To copy a single file from HDFS to the local filesystem do:

$HADOOP_HOME/bin/hadoop dfs -copyToLocal pathToHdfsFile pathToLocalFile 

To stop the Hadoop cluster:


Sample Session

In the output below, we use DIR to stand for /project/piqasso/workspaces/tamberi.

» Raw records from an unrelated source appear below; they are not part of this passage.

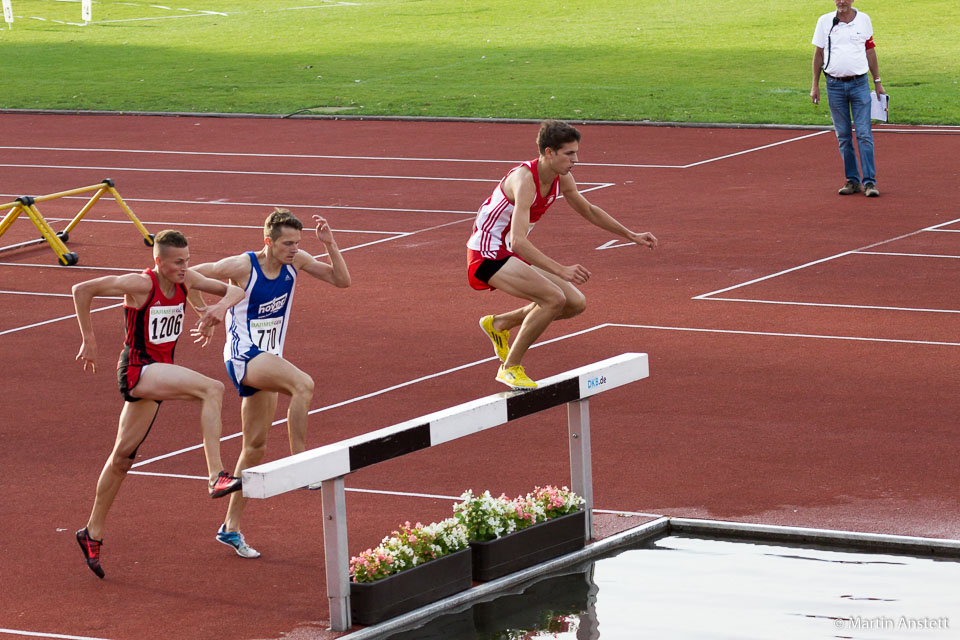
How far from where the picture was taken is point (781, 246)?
17688mm

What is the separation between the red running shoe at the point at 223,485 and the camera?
8.08 metres

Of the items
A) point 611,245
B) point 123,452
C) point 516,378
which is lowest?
point 123,452

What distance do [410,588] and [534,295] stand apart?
2.04m

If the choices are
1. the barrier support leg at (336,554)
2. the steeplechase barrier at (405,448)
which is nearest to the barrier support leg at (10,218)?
the steeplechase barrier at (405,448)

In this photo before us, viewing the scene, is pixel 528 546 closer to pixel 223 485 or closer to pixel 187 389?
pixel 223 485

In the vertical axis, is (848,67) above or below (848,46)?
below

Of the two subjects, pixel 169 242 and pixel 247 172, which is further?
pixel 247 172

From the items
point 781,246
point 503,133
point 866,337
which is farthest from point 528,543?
point 503,133

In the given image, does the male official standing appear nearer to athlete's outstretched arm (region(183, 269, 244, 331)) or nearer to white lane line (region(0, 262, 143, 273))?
white lane line (region(0, 262, 143, 273))

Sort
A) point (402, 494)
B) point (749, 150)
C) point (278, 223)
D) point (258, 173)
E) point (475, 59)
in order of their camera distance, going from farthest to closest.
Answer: point (475, 59)
point (258, 173)
point (749, 150)
point (402, 494)
point (278, 223)

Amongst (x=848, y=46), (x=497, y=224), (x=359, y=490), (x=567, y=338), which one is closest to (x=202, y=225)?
(x=567, y=338)

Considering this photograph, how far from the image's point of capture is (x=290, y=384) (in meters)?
8.69

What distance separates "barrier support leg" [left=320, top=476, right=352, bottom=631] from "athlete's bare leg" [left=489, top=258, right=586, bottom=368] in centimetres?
184

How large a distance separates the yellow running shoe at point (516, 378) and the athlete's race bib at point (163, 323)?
1890 millimetres
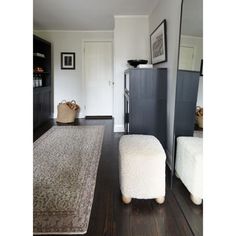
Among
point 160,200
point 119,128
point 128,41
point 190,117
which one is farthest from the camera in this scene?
point 119,128

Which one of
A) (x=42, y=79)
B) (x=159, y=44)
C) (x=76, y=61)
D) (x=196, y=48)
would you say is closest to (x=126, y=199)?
(x=196, y=48)

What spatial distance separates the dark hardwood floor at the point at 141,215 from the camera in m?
1.70

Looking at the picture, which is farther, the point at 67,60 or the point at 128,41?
the point at 67,60

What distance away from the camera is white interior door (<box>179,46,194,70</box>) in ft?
6.78

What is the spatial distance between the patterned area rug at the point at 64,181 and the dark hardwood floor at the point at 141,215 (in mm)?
102

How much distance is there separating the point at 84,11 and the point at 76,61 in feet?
7.19

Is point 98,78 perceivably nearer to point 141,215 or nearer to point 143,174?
point 143,174

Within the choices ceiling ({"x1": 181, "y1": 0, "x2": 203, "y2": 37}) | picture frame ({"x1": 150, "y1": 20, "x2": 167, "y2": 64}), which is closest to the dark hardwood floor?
ceiling ({"x1": 181, "y1": 0, "x2": 203, "y2": 37})

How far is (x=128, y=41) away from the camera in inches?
190

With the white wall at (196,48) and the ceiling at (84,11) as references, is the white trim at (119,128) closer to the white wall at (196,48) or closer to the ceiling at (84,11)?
the ceiling at (84,11)

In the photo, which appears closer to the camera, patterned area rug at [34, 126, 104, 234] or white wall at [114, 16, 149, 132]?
patterned area rug at [34, 126, 104, 234]

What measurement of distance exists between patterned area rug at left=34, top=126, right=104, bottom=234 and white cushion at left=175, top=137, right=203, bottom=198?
0.83m

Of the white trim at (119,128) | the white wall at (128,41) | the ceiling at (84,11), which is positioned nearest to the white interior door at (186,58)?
the ceiling at (84,11)

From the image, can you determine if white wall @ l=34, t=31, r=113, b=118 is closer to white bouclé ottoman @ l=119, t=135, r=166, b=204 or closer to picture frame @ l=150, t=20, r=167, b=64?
picture frame @ l=150, t=20, r=167, b=64
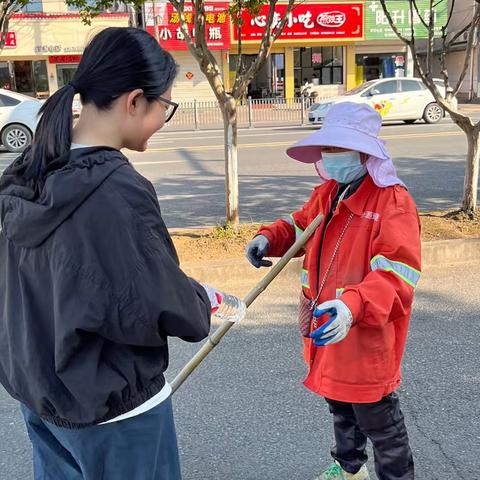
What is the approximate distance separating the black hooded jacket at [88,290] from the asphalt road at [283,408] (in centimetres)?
151

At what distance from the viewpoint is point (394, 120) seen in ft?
59.0

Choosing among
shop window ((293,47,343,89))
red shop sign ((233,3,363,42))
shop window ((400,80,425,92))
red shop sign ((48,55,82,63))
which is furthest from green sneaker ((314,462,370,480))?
shop window ((293,47,343,89))

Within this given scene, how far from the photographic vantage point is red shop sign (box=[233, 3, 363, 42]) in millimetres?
26625

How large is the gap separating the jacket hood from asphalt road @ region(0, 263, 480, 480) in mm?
1764

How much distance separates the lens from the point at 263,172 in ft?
33.5

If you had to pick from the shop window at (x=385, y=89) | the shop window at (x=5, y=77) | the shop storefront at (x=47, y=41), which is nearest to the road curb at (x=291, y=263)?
the shop window at (x=385, y=89)

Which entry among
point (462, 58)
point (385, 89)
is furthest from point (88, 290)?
point (462, 58)

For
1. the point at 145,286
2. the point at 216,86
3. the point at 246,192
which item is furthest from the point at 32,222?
the point at 246,192

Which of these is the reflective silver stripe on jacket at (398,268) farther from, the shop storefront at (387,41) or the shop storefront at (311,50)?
the shop storefront at (387,41)

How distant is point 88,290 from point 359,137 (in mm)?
1212

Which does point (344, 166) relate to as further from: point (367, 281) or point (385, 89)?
point (385, 89)

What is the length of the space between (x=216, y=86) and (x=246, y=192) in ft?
9.76

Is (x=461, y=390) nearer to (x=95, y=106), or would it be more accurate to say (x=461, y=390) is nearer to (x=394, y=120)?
(x=95, y=106)

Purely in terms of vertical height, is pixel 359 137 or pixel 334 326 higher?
pixel 359 137
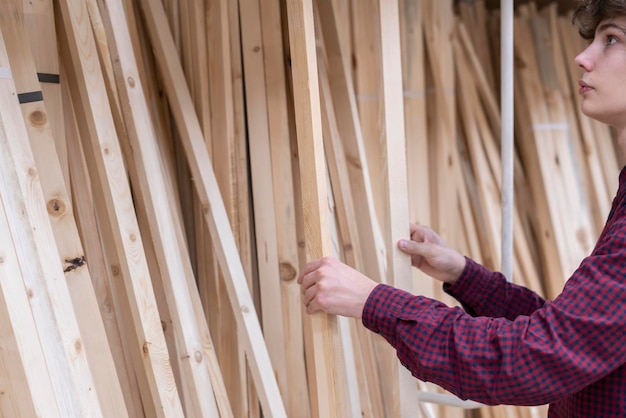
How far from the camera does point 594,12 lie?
4.15ft

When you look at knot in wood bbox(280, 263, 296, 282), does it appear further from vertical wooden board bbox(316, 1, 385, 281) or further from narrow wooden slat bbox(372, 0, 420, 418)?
narrow wooden slat bbox(372, 0, 420, 418)

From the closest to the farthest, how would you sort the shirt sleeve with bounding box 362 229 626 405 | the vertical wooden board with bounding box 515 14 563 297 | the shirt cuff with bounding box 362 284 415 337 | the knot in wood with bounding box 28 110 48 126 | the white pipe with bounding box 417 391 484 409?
the shirt sleeve with bounding box 362 229 626 405, the shirt cuff with bounding box 362 284 415 337, the knot in wood with bounding box 28 110 48 126, the white pipe with bounding box 417 391 484 409, the vertical wooden board with bounding box 515 14 563 297

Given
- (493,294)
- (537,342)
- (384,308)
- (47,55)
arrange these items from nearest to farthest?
(537,342) → (384,308) → (47,55) → (493,294)

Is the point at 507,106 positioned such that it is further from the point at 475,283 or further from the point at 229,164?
the point at 229,164

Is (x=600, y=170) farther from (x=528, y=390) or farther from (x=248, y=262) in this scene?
(x=528, y=390)

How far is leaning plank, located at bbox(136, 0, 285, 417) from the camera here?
1538 millimetres

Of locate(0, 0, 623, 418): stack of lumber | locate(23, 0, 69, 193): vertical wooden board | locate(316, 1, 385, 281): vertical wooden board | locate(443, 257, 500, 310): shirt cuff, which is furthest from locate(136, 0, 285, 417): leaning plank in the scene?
locate(443, 257, 500, 310): shirt cuff

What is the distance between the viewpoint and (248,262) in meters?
1.74

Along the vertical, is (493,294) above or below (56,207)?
below

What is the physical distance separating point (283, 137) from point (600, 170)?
4.58 ft

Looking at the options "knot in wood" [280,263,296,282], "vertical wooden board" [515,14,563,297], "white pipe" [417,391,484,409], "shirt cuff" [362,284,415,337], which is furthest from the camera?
"vertical wooden board" [515,14,563,297]

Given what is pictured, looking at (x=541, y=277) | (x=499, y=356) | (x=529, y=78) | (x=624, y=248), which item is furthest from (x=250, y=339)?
(x=529, y=78)

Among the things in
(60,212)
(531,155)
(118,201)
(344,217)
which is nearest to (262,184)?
(344,217)

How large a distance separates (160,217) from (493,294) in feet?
2.57
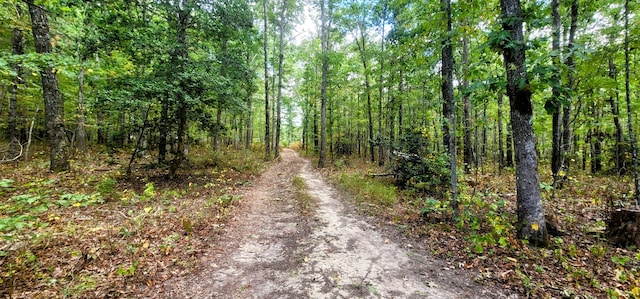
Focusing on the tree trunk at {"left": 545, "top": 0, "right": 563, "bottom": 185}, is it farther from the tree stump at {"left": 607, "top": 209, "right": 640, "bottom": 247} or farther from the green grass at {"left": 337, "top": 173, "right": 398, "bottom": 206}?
the green grass at {"left": 337, "top": 173, "right": 398, "bottom": 206}

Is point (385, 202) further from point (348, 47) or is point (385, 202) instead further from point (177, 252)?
point (348, 47)

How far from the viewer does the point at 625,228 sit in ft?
16.3

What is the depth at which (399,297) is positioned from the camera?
383cm

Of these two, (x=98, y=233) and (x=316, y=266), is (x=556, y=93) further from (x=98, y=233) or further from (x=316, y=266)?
(x=98, y=233)

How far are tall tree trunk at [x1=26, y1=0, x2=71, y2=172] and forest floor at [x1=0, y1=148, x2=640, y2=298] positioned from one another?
30.6 inches

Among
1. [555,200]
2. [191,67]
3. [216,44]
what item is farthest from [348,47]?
[555,200]

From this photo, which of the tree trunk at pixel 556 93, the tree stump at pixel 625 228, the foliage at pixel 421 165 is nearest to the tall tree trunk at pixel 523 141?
the tree trunk at pixel 556 93

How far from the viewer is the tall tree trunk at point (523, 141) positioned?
198 inches

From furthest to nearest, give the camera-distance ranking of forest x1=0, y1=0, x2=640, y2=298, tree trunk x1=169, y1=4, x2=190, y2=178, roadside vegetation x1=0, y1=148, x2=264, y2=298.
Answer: tree trunk x1=169, y1=4, x2=190, y2=178 → forest x1=0, y1=0, x2=640, y2=298 → roadside vegetation x1=0, y1=148, x2=264, y2=298

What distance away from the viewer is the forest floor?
12.8ft

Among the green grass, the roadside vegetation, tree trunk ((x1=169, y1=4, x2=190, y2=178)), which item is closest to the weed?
the roadside vegetation

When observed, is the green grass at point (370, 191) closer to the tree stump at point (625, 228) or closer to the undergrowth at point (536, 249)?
the undergrowth at point (536, 249)

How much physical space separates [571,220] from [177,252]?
8879mm

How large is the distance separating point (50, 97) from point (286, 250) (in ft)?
30.7
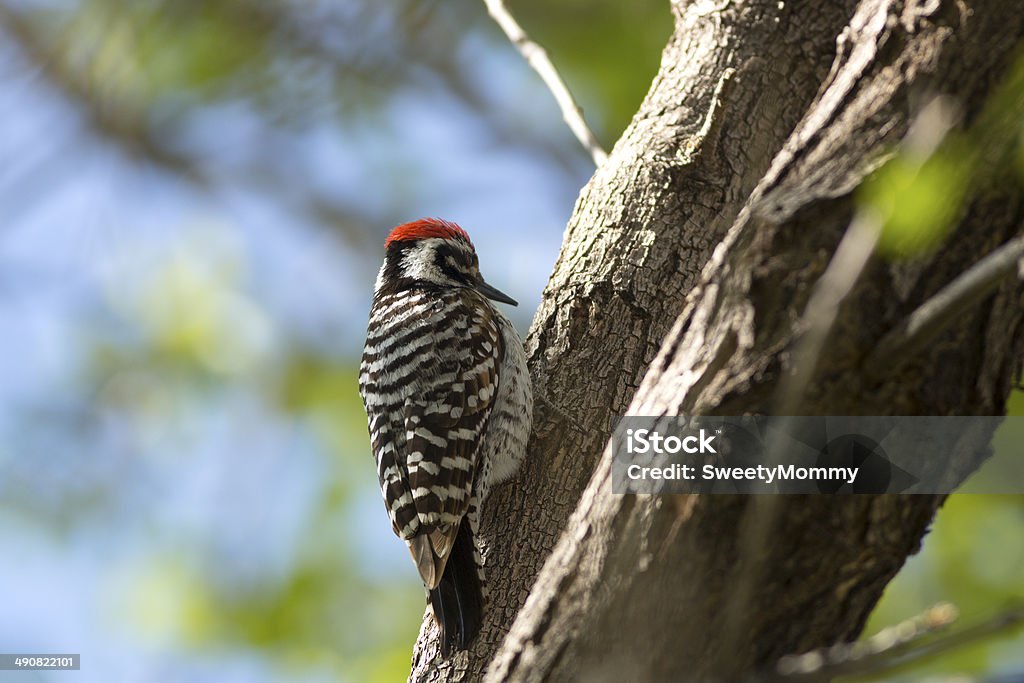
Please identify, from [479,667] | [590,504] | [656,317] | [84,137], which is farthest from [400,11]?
[590,504]

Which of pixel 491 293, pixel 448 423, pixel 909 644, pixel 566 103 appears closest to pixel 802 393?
pixel 909 644

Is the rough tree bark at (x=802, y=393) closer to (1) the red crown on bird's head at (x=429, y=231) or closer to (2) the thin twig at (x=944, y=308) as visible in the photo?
A: (2) the thin twig at (x=944, y=308)

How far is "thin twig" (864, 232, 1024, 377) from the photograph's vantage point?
1.46 m

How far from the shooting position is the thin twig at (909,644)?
127 cm

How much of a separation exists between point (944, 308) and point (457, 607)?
186cm

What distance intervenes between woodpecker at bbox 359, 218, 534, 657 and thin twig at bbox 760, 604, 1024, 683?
5.62 feet

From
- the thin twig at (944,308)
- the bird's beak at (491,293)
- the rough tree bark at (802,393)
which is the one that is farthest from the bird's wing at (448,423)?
the thin twig at (944,308)

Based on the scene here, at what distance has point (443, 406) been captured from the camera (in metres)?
3.90

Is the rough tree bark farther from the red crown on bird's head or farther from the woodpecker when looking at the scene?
the red crown on bird's head

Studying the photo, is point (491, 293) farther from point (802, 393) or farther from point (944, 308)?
point (944, 308)

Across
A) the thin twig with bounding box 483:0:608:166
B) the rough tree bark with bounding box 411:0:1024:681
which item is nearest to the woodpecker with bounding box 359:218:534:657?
the thin twig with bounding box 483:0:608:166

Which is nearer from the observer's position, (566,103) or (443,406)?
(566,103)

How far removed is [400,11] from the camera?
6.61 m

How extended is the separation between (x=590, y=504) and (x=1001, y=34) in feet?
3.86
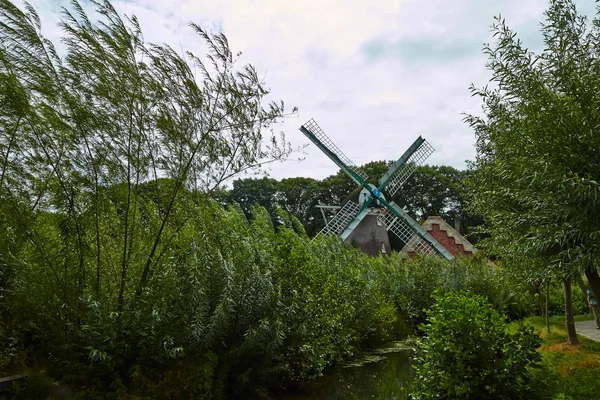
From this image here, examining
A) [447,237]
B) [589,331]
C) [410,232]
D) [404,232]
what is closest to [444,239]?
[447,237]

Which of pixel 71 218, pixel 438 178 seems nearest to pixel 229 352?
pixel 71 218

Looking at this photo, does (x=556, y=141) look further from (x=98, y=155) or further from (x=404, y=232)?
(x=404, y=232)

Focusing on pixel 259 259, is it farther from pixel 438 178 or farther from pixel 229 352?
pixel 438 178

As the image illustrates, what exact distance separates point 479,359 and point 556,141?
257 centimetres

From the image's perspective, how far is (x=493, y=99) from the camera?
673 centimetres

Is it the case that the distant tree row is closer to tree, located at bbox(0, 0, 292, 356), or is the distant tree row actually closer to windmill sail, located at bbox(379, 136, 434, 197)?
windmill sail, located at bbox(379, 136, 434, 197)

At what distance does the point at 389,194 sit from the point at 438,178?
71.9 feet

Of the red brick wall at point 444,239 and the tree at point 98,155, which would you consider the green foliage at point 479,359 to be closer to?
the tree at point 98,155

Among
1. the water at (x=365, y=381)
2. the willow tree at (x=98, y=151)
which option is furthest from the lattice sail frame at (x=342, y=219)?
the willow tree at (x=98, y=151)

$ $HADOOP_HOME/bin/hadoop namenode -format
08/02/24 19:03:17 INFO dfs.NameNode: STARTUP_MSG: 
STARTUP_MSG: Starting NameNode
STARTUP_MSG:   host = paleo.di.unipi.it/
STARTUP_MSG:   args = [-format]
08/02/24 19:03:18 INFO dfs.Storage: 
  Storage directory /tmp/hadoop-tamberi/dfs/name has been
  successfully formatted.
08/02/24 19:03:18 INFO dfs.NameNode: SHUTDOWN_MSG: 
SHUTDOWN_MSG: Shutting down NameNode at paleo.di.unipi.it/

Starting Hadoop:

$ $HADOOP_HOME/bin/start-all.sh
starting namenode, logging to
localhost: starting datanode, logging to
localhost: starting secondarynamenode, logging to
starting jobtracker, logging to
localhost: starting tasktracker, logging to

Copying local file to HDFS:

$ $HADOOP_HOME/bin/hadoop dfs -copyFromLocal $HOME/hadoopTest/wiki.xml wiki.xml

Listing HDFS content:

$ $HADOOP_HOME/bin/hadoop dfs -ls
Found 1 items
/user/tamberi/wiki.xml  <r 1>   1000000 2008-02-24 19:05

Launching job (/project/piqasso/workspaces/tamberi/allTools.sh is the simple mapper):

$ $HADOOP_HOME/bin/hadoop jar 
   -file DIR/allTools.sh
   -mapper "allTools.sh" -jobconf mapred.reduce.tasks=0
   -input /user/tamberi/wiki.xml -output wiki-output
packageJobJar: [/project/piqasso/workspaces/tamberi/allTools.sh,
   /tmp/hadoop-tamberi/hadoop-unjar45697/] []
   /tmp/streamjob45698.jar tmpDir=null
08/02/24 19:09:27 INFO mapred.FileInputFormat: Total input paths to process : 1
08/02/24 19:09:28 INFO streaming.StreamJob: getLocalDirs():
08/02/24 19:09:28 INFO streaming.StreamJob: Running job: job_200802241904_0001
08/02/24 19:09:28 INFO streaming.StreamJob: To kill this job, run:
08/02/24 19:09:28 INFO streaming.StreamJob: ~tamberi/hadoop/bin/../bin/hadoop job
    -Dmapred.job.tracker=localhost:55556 -kill job_200802241904_0001
08/02/24 19:09:28 INFO streaming.StreamJob: Tracking URL:
08/02/24 19:09:29 INFO streaming.StreamJob:  map 0%  reduce 0%
08/02/24 19:09:38 INFO streaming.StreamJob:  map 25%  reduce 0%
08/02/24 19:09:42 INFO streaming.StreamJob:  map 50%  reduce 0%
08/02/24 19:09:45 INFO streaming.StreamJob:  map 75%  reduce 0%
08/02/24 19:09:55 INFO streaming.StreamJob:  map 100%  reduce 0%
08/02/24 19:09:58 INFO streaming.StreamJob:  map 100%  reduce 100%
08/02/24 19:09:58 INFO streaming.StreamJob: Job complete: job_200802241904_0001
08/02/24 19:09:58 INFO streaming.StreamJob: Output: wiki-output

Listing output directory content:

$ $HADOOP_HOME/bin/hadoop dfs -ls wiki-output
Found 4 items
/user/tamberi/wiki-output/part-00000    <r 1>   118330  2008-02-24 19:09
/user/tamberi/wiki-output/part-00001    <r 1>   12056   2008-02-24 19:09
/user/tamberi/wiki-output/part-00002    <r 1>   26952   2008-02-24 19:09
/user/tamberi/wiki-output/part-00003    <r 1>   137785  2008-02-24 19:09

Merging output files into single one:

$ ../workspace/catter.sh wiki-output
file(s) merged into /home/medialab/tamberi/hadoop-out.txt

Stopping Hadoop:

$ $HADOOP_HOME/bin/stop-all.sh
stopping jobtracker
localhost: stopping tasktracker
stopping namenode
localhost: stopping datanode
localhost: stopping secondarynamenode


There's an annoying bug related to HDFS, copying file can throw this exception:

copyFromLocal: java.io.IOException: File filePath could only
be replicated to x nodes, instead of y

The only way to get around that seems to be this:

rm -Rf /tmp/hadoop-$USER*
$HADOOP_HOME/bin/hadoop namenode -format

Which erases the HDFS from disk and then recreates it.. Obviously you'll lose every HDFS data so be careful!